Requirements =
Look below for the line containing "In the image, does", then write out that line and every line after it to the end, exactly, minus the pictures.

Supplied records =

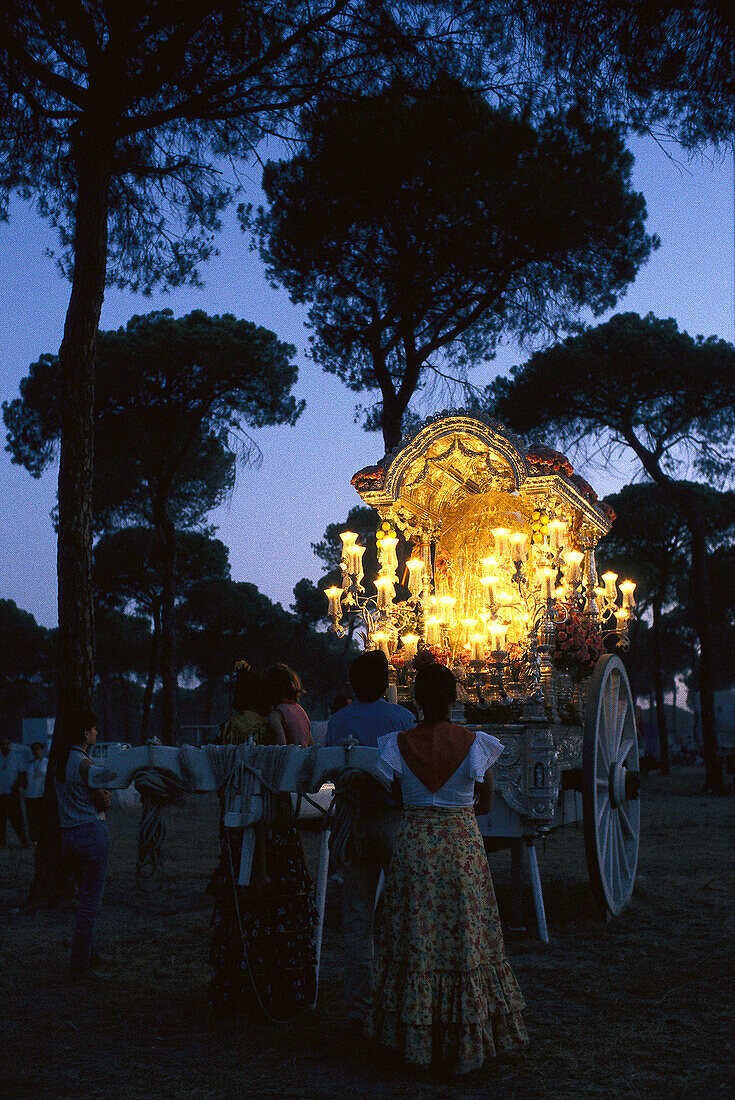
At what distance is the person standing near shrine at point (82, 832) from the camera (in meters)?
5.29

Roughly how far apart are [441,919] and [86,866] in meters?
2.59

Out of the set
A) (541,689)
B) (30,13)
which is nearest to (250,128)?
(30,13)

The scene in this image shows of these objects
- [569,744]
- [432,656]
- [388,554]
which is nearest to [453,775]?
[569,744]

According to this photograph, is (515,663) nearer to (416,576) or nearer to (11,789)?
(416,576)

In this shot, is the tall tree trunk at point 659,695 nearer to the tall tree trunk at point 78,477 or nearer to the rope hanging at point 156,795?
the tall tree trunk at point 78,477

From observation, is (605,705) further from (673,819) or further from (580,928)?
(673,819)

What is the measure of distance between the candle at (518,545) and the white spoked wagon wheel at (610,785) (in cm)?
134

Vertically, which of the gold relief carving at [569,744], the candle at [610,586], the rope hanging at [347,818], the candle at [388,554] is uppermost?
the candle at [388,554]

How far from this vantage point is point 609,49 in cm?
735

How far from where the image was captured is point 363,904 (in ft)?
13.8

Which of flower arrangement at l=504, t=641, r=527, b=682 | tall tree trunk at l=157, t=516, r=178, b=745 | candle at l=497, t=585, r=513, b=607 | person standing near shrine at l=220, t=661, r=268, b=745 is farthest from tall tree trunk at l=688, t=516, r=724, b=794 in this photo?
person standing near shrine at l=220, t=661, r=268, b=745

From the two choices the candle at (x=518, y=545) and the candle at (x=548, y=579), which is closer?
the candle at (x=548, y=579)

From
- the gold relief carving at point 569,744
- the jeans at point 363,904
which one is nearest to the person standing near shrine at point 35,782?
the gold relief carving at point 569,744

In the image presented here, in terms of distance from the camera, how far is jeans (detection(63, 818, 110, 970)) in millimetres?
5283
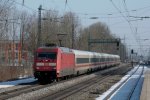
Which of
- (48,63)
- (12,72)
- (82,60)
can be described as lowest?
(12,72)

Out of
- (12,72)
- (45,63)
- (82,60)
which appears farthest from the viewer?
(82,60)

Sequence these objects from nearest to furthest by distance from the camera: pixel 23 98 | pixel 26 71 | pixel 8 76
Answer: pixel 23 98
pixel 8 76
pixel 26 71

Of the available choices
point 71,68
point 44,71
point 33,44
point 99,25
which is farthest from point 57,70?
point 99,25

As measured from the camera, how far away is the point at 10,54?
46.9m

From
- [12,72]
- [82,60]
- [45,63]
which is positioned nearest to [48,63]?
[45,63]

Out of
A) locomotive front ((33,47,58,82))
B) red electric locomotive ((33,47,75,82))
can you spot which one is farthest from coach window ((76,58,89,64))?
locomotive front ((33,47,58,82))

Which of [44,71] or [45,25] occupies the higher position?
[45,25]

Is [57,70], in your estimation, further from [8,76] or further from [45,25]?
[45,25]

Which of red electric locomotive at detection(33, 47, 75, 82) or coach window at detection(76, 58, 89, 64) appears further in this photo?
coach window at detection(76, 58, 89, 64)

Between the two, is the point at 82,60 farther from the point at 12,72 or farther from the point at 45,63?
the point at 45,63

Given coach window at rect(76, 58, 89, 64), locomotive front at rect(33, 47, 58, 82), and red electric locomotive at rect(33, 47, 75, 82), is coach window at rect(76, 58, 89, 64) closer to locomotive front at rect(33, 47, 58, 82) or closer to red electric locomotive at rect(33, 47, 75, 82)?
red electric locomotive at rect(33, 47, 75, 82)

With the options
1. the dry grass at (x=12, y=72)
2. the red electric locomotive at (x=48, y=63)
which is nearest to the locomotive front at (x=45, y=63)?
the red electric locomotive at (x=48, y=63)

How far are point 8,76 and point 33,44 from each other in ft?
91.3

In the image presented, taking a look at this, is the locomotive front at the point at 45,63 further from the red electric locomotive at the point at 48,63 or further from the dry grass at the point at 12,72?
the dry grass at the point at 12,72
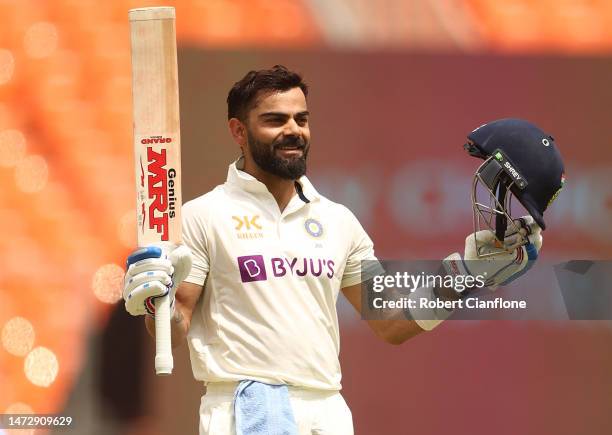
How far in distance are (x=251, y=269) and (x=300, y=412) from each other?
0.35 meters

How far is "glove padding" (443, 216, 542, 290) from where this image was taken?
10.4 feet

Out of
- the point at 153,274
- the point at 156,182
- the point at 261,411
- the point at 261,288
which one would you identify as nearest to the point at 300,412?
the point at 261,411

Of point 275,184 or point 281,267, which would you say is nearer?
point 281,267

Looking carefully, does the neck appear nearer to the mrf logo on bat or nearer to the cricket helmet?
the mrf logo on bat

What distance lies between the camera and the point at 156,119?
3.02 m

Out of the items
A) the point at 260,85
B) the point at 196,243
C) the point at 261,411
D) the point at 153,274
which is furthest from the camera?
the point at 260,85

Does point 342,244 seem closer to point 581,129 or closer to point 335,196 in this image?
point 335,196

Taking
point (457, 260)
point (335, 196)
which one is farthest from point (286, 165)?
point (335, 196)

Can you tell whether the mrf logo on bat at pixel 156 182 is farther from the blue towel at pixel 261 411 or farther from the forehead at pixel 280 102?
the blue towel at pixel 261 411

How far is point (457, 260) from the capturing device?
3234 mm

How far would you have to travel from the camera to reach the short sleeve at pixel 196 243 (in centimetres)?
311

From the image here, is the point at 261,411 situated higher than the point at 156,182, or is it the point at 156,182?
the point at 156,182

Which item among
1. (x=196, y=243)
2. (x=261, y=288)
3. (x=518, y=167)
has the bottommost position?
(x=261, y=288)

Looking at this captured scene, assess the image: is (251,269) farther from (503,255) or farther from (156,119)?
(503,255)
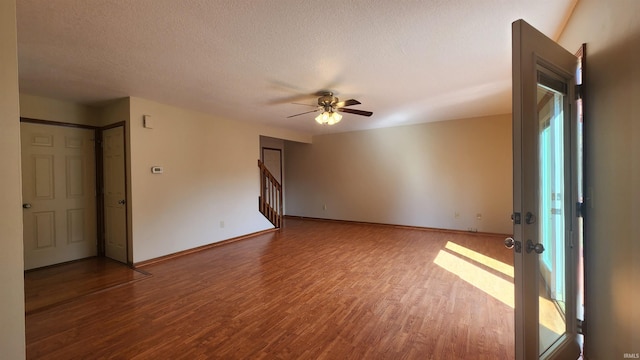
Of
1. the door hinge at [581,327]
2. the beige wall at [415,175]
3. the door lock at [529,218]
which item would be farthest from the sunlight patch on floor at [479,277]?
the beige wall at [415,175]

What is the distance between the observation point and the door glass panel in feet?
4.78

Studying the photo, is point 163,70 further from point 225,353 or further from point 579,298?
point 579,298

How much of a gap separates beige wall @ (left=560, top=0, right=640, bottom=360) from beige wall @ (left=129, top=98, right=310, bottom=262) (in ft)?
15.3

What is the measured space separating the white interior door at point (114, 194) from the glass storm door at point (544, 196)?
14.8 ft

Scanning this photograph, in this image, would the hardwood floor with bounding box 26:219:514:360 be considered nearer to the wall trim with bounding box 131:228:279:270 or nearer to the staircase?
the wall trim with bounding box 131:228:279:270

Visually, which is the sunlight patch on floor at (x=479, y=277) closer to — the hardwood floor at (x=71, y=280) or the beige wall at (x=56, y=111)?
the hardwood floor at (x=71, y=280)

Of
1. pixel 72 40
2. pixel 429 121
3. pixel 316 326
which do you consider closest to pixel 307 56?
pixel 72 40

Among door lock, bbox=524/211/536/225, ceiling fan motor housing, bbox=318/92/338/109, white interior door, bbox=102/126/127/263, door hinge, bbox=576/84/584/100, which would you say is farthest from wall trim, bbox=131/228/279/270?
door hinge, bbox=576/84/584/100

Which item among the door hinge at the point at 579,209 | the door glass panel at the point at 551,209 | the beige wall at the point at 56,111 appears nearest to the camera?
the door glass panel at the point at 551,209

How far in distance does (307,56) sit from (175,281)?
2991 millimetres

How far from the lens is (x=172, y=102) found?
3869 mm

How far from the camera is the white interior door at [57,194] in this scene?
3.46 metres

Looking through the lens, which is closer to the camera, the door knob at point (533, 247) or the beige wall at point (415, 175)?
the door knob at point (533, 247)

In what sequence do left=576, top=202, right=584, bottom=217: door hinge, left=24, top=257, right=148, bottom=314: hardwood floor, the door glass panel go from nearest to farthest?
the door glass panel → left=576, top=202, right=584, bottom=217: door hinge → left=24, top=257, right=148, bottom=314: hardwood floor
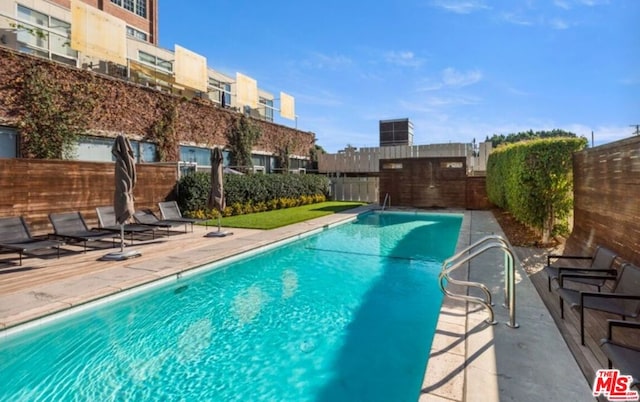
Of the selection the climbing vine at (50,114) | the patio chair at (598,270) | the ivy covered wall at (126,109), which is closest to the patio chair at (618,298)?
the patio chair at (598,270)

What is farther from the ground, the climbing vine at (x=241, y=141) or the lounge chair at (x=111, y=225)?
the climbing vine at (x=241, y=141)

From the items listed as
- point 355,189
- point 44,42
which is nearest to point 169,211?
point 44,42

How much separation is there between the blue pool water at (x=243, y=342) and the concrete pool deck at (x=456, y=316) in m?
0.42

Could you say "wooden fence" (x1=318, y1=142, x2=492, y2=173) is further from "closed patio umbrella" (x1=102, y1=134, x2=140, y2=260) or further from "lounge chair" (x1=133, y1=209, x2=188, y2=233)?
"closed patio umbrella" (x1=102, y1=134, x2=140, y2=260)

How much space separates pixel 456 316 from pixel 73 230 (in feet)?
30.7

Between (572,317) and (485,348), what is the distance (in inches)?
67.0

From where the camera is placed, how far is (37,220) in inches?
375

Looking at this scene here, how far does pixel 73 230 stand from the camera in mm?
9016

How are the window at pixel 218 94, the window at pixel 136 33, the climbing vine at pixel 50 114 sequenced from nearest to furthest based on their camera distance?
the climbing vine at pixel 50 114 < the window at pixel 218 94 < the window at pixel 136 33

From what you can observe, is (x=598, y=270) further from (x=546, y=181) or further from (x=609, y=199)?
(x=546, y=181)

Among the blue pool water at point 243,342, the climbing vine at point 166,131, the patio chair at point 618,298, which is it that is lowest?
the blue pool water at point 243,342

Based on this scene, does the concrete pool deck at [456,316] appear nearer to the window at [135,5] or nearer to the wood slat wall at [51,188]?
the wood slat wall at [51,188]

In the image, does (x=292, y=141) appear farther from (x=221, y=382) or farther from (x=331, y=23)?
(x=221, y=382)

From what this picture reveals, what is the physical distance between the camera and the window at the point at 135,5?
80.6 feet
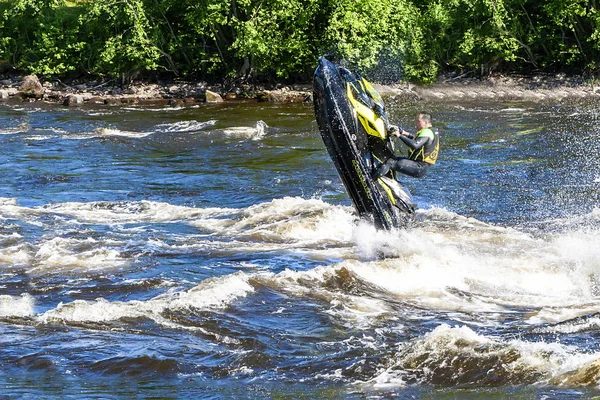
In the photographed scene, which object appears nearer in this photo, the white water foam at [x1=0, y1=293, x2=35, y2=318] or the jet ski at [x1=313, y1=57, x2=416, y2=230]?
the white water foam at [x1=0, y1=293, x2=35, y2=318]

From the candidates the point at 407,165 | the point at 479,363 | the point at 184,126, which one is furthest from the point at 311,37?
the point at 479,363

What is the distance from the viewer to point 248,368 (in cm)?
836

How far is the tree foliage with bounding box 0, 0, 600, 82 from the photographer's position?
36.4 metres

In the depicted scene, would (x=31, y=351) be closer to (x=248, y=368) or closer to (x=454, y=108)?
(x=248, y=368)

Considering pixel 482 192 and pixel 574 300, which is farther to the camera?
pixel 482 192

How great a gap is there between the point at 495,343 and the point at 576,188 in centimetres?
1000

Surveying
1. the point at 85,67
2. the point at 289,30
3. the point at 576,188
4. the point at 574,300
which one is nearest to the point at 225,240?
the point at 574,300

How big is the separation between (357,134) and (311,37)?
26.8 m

Complete output =
In the image, does (x=292, y=141) appear farther from (x=221, y=382) or farther from (x=331, y=23)?
(x=221, y=382)

From what this picture reveals, what is the physical distance between the camera and the window at the point at 135,5?
80.6 feet
In the photographed scene, which object appears nearer in this photo, the white water foam at [x1=0, y1=293, x2=35, y2=318] or the jet ski at [x1=313, y1=57, x2=416, y2=230]?
the white water foam at [x1=0, y1=293, x2=35, y2=318]

From the candidates the point at 407,165 | the point at 479,363 | the point at 184,126, which one is furthest from the point at 311,37?
the point at 479,363

What is the distance from the viewer to point 248,368 (in cm)?
836

How far is the tree foliage with bounding box 0, 0, 600, 82 from the photographer's position?
36.4 metres

In the depicted scene, would (x=31, y=351) be closer to (x=248, y=368) or closer to (x=454, y=108)?
(x=248, y=368)

Considering pixel 482 192 and pixel 574 300, which is farther to the camera?
pixel 482 192

How great a gap is there between the point at 495,343 and the point at 576,188 in centimetres?
1000

Surveying
1. the point at 85,67
2. the point at 289,30
3. the point at 576,188
4. the point at 574,300
which one is nearest to the point at 225,240?
the point at 574,300

How big is the separation between (357,134) and (311,37)?
26.8 m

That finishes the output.